[Opening Text for analysis section]
What is this preempt_count variable for?
Also please let me know in which file can I find this interrupt
returning code.

Gaurav.


-----Original Message-----
From: Robert Love [mailto:rml@ximian.com] 
Sent: Friday, June 25, 2004 8:13 PM
To: Dhiman, Gaurav
Cc: amith; KERNEL
Subject: RE: Premptive vs non-premptive kernel.

On Fri, 2004-06-25 at 15:53 +0530, Dhiman, Gaurav wrote:

> I have one doubt, as you said that timer interrupt sets the
need_resched
> if the time allocated has expired and while returning from any
interrupt
> the the scheduler will be called if need_resched is set. My question
is,
> will the scheduler be invoked by any other interrupts, other than
timer
> interrupt? I think after setting the need_resched when timer interrupt
> will be returning it will clear the need_resched and will call the
> scheduler, so all other interrupts occurring after that need not to
> worry about need_resched and should not check it, as scheduler has
> already been called by timer interrupt. Why are we checking the
> need_resched on return of every interrupt as in all cases it will only
> be handled by timer interrupt?
[Closing Text for analysis section]
About this exercise – Please reproduce the entire kernel preemption email word for word. You won't need the data that comes next.
[Opening Stored data section]
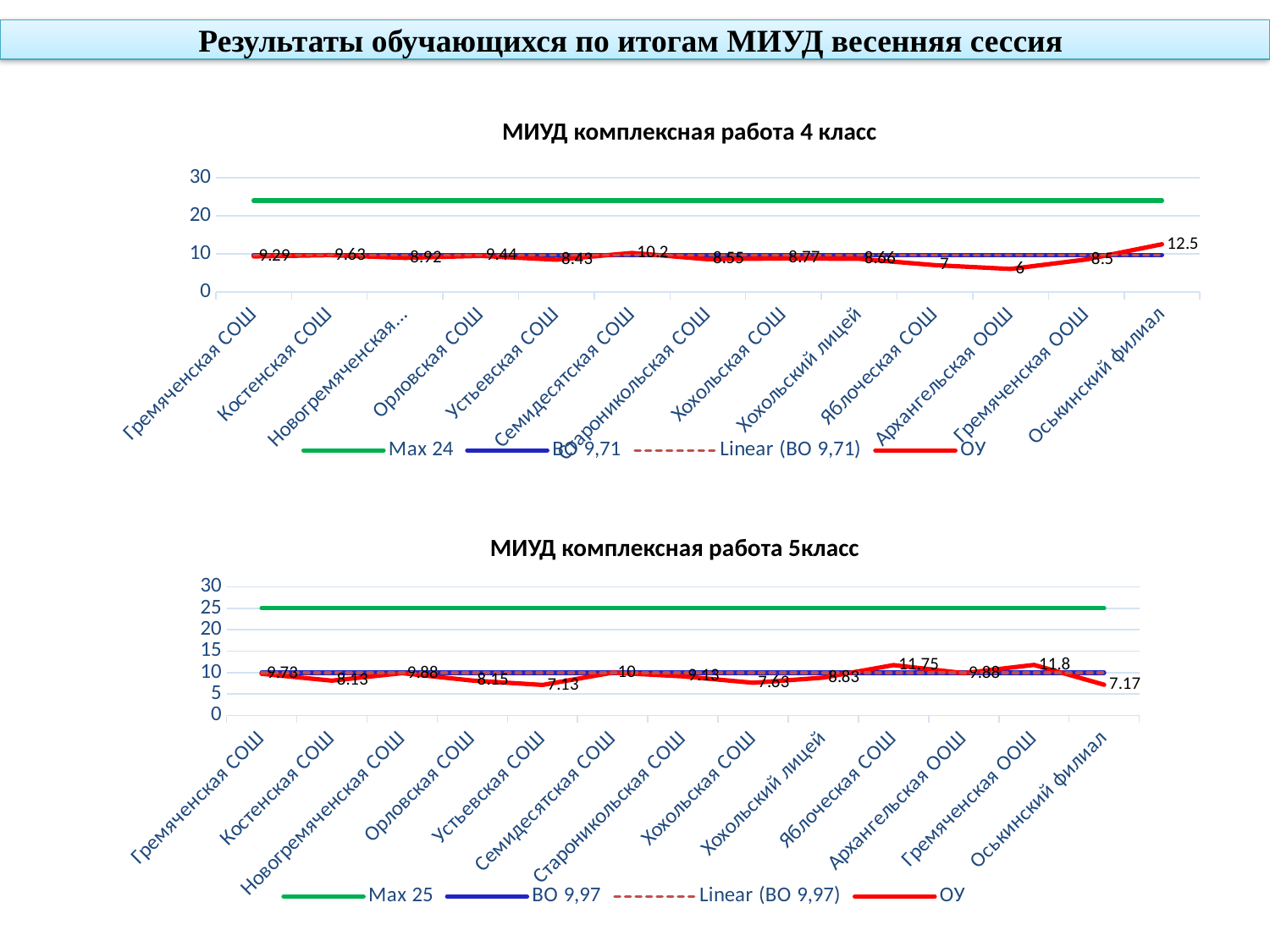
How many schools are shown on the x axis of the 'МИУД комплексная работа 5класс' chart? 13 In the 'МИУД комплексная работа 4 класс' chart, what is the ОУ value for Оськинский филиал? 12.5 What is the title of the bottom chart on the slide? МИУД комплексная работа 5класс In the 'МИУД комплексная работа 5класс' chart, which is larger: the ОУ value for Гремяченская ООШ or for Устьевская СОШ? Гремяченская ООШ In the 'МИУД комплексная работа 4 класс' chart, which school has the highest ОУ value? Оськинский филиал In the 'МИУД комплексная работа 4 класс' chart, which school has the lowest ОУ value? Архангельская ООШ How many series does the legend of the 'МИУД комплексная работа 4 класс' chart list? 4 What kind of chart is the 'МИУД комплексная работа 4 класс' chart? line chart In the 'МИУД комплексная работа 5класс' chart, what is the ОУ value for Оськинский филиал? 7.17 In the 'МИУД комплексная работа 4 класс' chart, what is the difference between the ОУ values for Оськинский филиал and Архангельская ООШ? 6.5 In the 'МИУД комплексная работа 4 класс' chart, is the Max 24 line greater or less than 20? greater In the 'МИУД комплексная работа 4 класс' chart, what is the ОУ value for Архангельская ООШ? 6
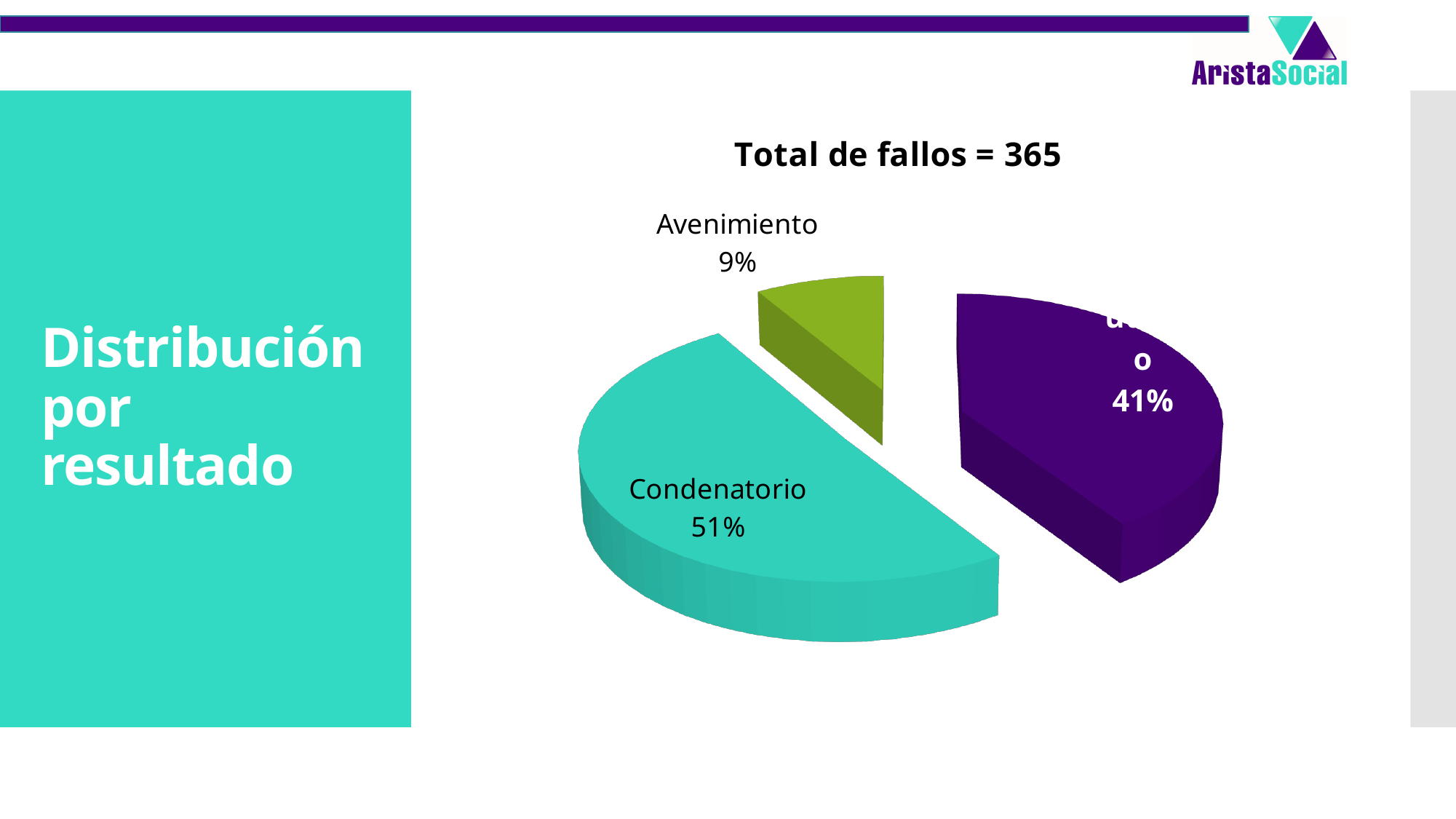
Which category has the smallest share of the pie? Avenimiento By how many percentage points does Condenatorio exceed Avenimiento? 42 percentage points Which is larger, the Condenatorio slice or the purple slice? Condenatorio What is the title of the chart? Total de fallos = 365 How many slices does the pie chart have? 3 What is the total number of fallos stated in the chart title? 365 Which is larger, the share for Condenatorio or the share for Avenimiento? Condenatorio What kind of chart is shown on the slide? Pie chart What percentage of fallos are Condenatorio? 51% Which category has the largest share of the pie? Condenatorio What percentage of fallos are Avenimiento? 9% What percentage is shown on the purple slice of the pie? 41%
[Closing Stored data section]
Result of this exercise –
What is this preempt_count variable for?
Also please let me know in which file can I find this interrupt
returning code.

Gaurav.


-----Original Message-----
From: Robert Love [mailto:rml@ximian.com] 
Sent: Friday, June 25, 2004 8:13 PM
To: Dhiman, Gaurav
Cc: amith; KERNEL
Subject: RE: Premptive vs non-premptive kernel.

On Fri, 2004-06-25 at 15:53 +0530, Dhiman, Gaurav wrote:

> I have one doubt, as you said that timer interrupt sets the
need_resched
> if the time allocated has expired and while returning from any
interrupt
> the the scheduler will be called if need_resched is set. My question
is,
> will the scheduler be invoked by any other interrupts, other than
timer
> interrupt? I think after setting the need_resched when timer interrupt
> will be returning it will clear the need_resched and will call the
> scheduler, so all other interrupts occurring after that need not to
> worry about need_resched and should not check it, as scheduler has
> already been called by timer interrupt. Why are we checking the
> need_resched on return of every interrupt as in all cases it will only
> be handled by timer interrupt?